> Supplied entries

....

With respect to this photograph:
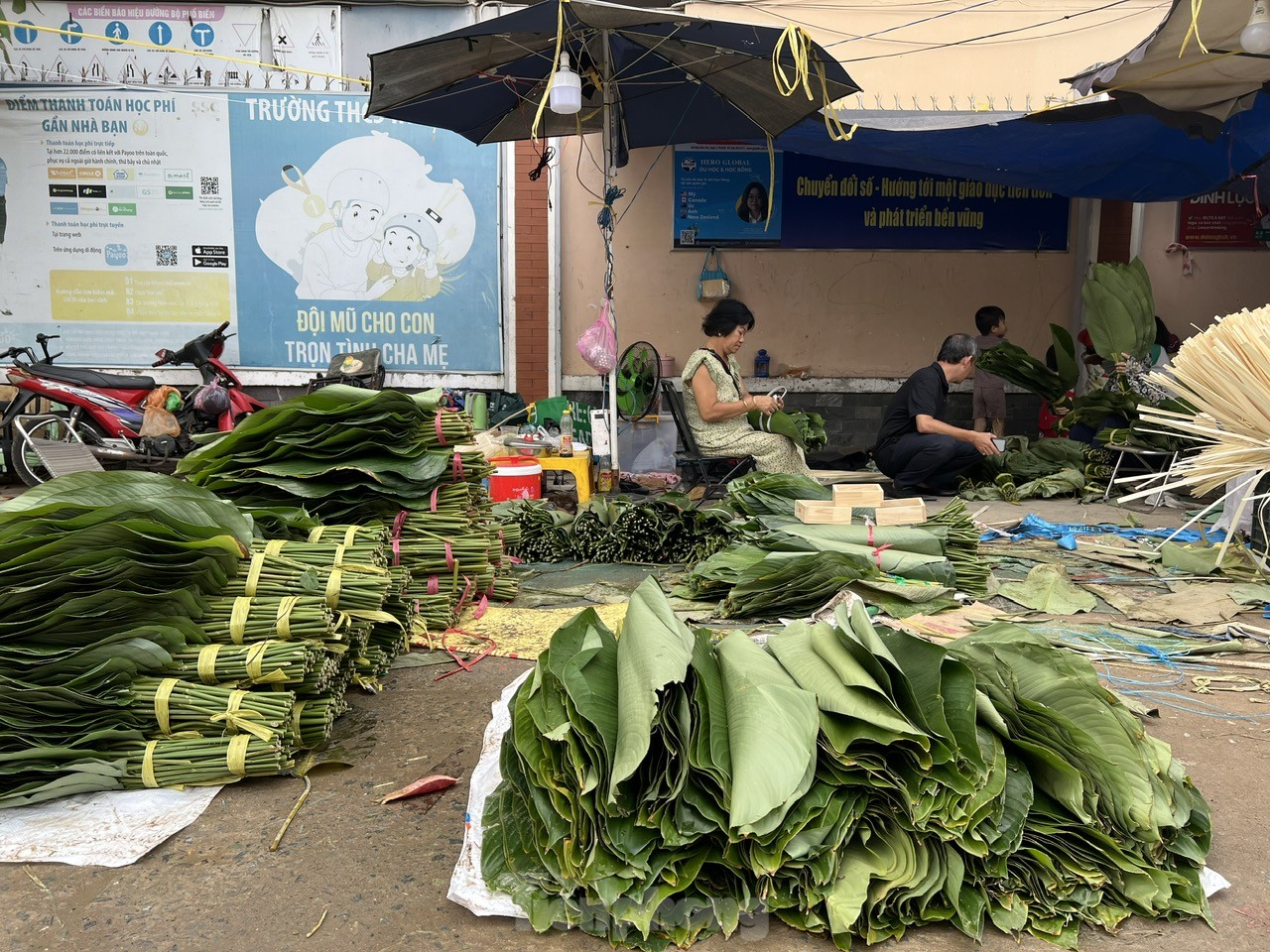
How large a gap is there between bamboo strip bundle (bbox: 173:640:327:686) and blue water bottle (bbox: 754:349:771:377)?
22.2 ft

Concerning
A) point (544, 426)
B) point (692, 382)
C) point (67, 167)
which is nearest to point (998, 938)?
point (692, 382)

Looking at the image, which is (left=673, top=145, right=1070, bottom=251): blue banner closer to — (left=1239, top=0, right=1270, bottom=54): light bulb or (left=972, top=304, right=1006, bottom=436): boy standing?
(left=972, top=304, right=1006, bottom=436): boy standing

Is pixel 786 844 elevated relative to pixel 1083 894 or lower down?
elevated

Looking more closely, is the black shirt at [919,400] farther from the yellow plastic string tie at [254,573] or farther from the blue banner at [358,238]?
the yellow plastic string tie at [254,573]

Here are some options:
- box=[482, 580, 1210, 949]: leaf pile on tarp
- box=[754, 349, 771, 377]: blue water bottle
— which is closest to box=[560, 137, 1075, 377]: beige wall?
box=[754, 349, 771, 377]: blue water bottle

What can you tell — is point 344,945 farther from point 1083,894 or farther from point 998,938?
point 1083,894

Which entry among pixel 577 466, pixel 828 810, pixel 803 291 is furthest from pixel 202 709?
pixel 803 291

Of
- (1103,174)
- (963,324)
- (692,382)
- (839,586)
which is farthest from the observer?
(963,324)

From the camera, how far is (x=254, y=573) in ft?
9.84

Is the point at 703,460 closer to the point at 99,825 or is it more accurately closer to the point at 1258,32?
the point at 1258,32

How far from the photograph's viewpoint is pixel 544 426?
314 inches

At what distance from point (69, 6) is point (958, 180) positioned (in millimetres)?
7772

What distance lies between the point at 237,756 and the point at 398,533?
1.42 m

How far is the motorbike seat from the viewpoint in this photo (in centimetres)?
759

....

> Problem description
Convert all of the data above into a numbered list of its lines, omitting the blank lines and leaving the pictures out.

> Result of this exercise
1. With respect to this photograph:
2. How large a gap is there between bamboo strip bundle (bbox: 173:640:327:686) and blue water bottle (bbox: 754:349:771:377)?
3. 22.2 ft
4. Concerning
5. A) point (544, 426)
6. B) point (692, 382)
7. C) point (67, 167)
8. which is nearest to point (998, 938)?
9. point (692, 382)
10. Looking at the image, which is (left=673, top=145, right=1070, bottom=251): blue banner closer to — (left=1239, top=0, right=1270, bottom=54): light bulb or (left=972, top=304, right=1006, bottom=436): boy standing?
11. (left=972, top=304, right=1006, bottom=436): boy standing
12. Is pixel 786 844 elevated relative to pixel 1083 894 or lower down?
13. elevated
14. Looking more closely, is the black shirt at [919,400] farther from the yellow plastic string tie at [254,573] or farther from the blue banner at [358,238]?
15. the yellow plastic string tie at [254,573]
16. Here are some options:
17. - box=[482, 580, 1210, 949]: leaf pile on tarp
18. - box=[754, 349, 771, 377]: blue water bottle
19. — which is closest to box=[560, 137, 1075, 377]: beige wall?
20. box=[754, 349, 771, 377]: blue water bottle
21. What can you tell — is point 344,945 farther from point 1083,894 or farther from point 998,938?
22. point 1083,894
23. Which entry among pixel 577 466, pixel 828 810, pixel 803 291 is furthest from pixel 202 709?
24. pixel 803 291
25. Of
26. - (1103,174)
27. - (963,324)
28. - (692,382)
29. - (839,586)
30. which is farthest from the observer?
31. (963,324)
32. From the camera, how far is (x=254, y=573) in ft?
33. 9.84
34. Is the point at 703,460 closer to the point at 99,825 or is it more accurately closer to the point at 1258,32?
35. the point at 1258,32
36. How far from the photograph's viewpoint is pixel 544 426?
37. 314 inches
38. At what distance from point (69, 6) is point (958, 180) positioned (in millimetres)?
39. 7772
40. What distance lies between the point at 237,756 and the point at 398,533?
41. 1.42 m
42. How far is the motorbike seat from the viewpoint in this photo (in centimetres)?
43. 759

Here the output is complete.